Saved entries
::::
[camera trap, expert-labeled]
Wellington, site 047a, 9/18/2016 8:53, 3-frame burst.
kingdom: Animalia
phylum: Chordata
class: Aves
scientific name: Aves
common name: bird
::::
* [WHAT IS REQUIRED]: The records need to be set down again without a single difference.

* [RESPONSE TO THIS TASK]:
[camera trap, expert-labeled]
Wellington, site 047a, 9/18/2016 8:53, 3-frame burst.
kingdom: Animalia
phylum: Chordata
class: Aves
scientific name: Aves
common name: bird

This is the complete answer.